#### Text shown:
Editor’s Note: This article was published on the op-ed pages of The Stamford Advocate and The Greenwich Time newspapers on 11/7/97. It was written in response to an editorial (click here for the full text) that had appeared a few days earlier in both papers,  questioning the right of artists to offend anyone’s religious sensibilities. I find it disturbing that a  journalist would advocate censorship; however, these are conservative times, and even those whom you’d think would defend the First Amendment often advocate ideas more appropriate to Iran than America. (A couple of readers seemed to think this article was somehow about defending NEA funding of artists. It’s not — as a libertarian, I’m actually opposed to spending taxpayer dollar to underwrite the arts.)


Sacrilegious Expression Is a Protected Right

In a recent Advocate editorial, managing editor Joseph Pisani discussed the destruction of a controversial Andres Serrano photograph by a hammer-wielding protester. After trying to equate the production of profane artwork with vandalism, Mr. Pisani asked, “Which crime was worse?” Since the only actual “crime” committed was vandalism, I found his answer — “perhaps the real crime against humanity was the photograph” — to be disturbing, especially coming from a journalist.

#### Provided data:
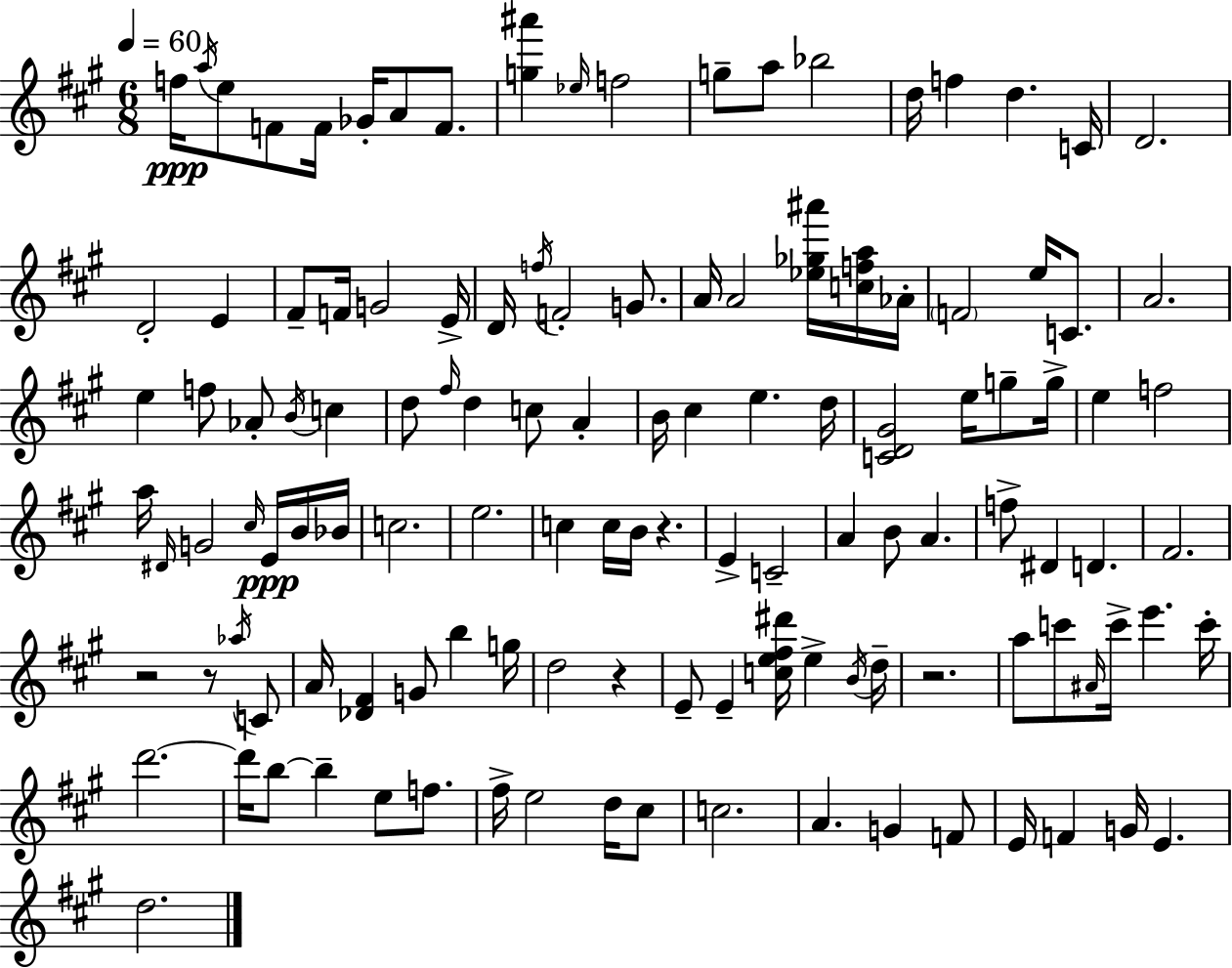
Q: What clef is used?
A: treble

#### What is asked:
Return the entire op-ed on sacrilegious expression word for word, from the editor's note through its last sentence.

#### Solution for this task:
Editor’s Note: This article was published on the op-ed pages of The Stamford Advocate and The Greenwich Time newspapers on 11/7/97. It was written in response to an editorial (click here for the full text) that had appeared a few days earlier in both papers,  questioning the right of artists to offend anyone’s religious sensibilities. I find it disturbing that a  journalist would advocate censorship; however, these are conservative times, and even those whom you’d think would defend the First Amendment often advocate ideas more appropriate to Iran than America. (A couple of readers seemed to think this article was somehow about defending NEA funding of artists. It’s not — as a libertarian, I’m actually opposed to spending taxpayer dollar to underwrite the arts.)


Sacrilegious Expression Is a Protected Right

In a recent Advocate editorial, managing editor Joseph Pisani discussed the destruction of a controversial Andres Serrano photograph by a hammer-wielding protester. After trying to equate the production of profane artwork with vandalism, Mr. Pisani asked, “Which crime was worse?” Since the only actual “crime” committed was vandalism, I found his answer — “perhaps the real crime against humanity was the photograph” — to be disturbing, especially coming from a journalist.